2.1. Python API

The following tutorial illustrates how to use the SBML2Julia Python API.

2.1.1. Importing SBML2Julia

Run this command to import SBML2Julia:

>>> import sbml2julia

2.1.2. Specifying an optimization problem

SBML2Julia uses the PEtab format for specifying biological parameter estimation problems. PEtab is built around SBML and based on tab-separated values (TSV) files. Please visit the PEtab documentation and have a look at the PEtab examples for detailed instructions on how to specify an optimization problem in PEtab. If you also want to customise upper and lower boundaries for the model species, you can provide an additional species table (see species_Vinod_FEBS2015.tsv as an example).

SBML2Julia also contains the following optimization hyperparameters:

  • t_steps: number of time-discretization steps. Default None.

  • n_starts: number of multistarts. Default 1.

  • infer_ic_from_sbml: infer initial conditions which are not specified in the PEtab condition table from SBML. Default False.

  • optimizer_options: optimization solver options. Default {}.

  • custom_code_dict: dict with replaced code as keys and replacement code as values. Default {}.

The problem is then specified as:

>>> problem = sbml2julia.SBML2JuliaProblem('my_petab_promlem.yaml', t_steps=100, n_starts=1, infer_ic_from_sbml=False, optimizer_options={}, custom_code_dict={})

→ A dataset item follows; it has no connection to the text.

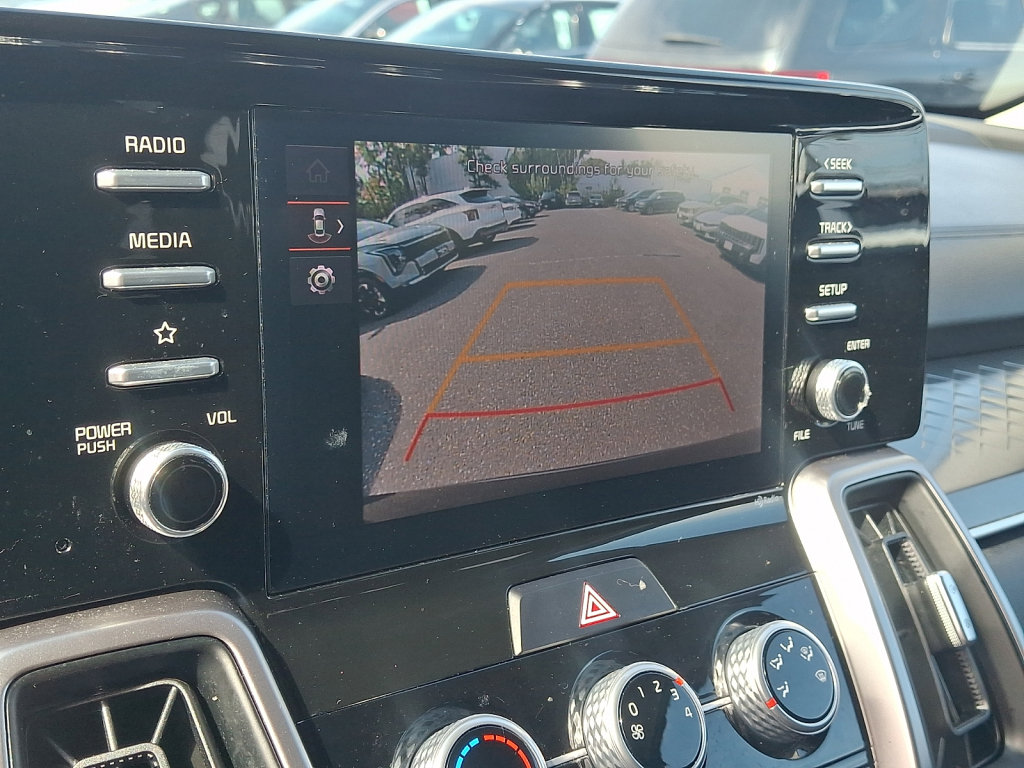 Used 2023 Kia Sorento LX FWD image 26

Once the problem is specified, sbml2julia has transformed the problem to a julia JuMP model. The code for this model can be accessed via:

>>> code = problem.julia_code

or written to a file via:

>>> problem.write_jl_file(path='path_to_jl_file.jl')

If you want to change the optimization problem in a way that is not yet supported by SBML2Julia, you can manually modify the julia code and run the optimization in julia yourself. Alternatively, you can change problem.julia_code via:

>>> problem.insert_custom_code({'<replaced lines>': '<replacement lines>'})

2.1.3. Choosing an HSL linear solver

Optionally, the optimizer_options attribute can be used to specify the linear solver used within Ipopt. For example:

>>> problem.optimizer_options={'linear_solver': 'ma57'}

2.1.4. Running the optimization

The optimization can be run with:

>>> problem.optimize()

Please note that this may take a while.

2.1.5. Accessing the results

The results can be accessed via:

>>> results = problem.results

and written to TSV and Excel files with:

>>> problem.write_results(path='./tsv_results/')
>>> problem.write_results(path='results.xlsx')

Time courses for the optimal solution of condition cond and corresponding experimental datapoints can be plotted by:

>>> problem.plot_results(cond, path='path_to_plot.pdf', observables=[], size=(6, 5))

where the optional observable argument accepts a list of observables that shall be plotted (if emppty, all observables specified in PEtab are plotted). The optional size argument specifies the size of the figure.

If you want to update the nominal parameter values in your PEtab problem parameter table with the fitted values, run:

>>> problem.write_optimized_Parameter_table()

This will create a post_fit_parameters.tsv file in your PEtab problem directory. This can be useful to perform sensitivity analysis in other PEtab compatible optimization toolboxes such as pyPesto.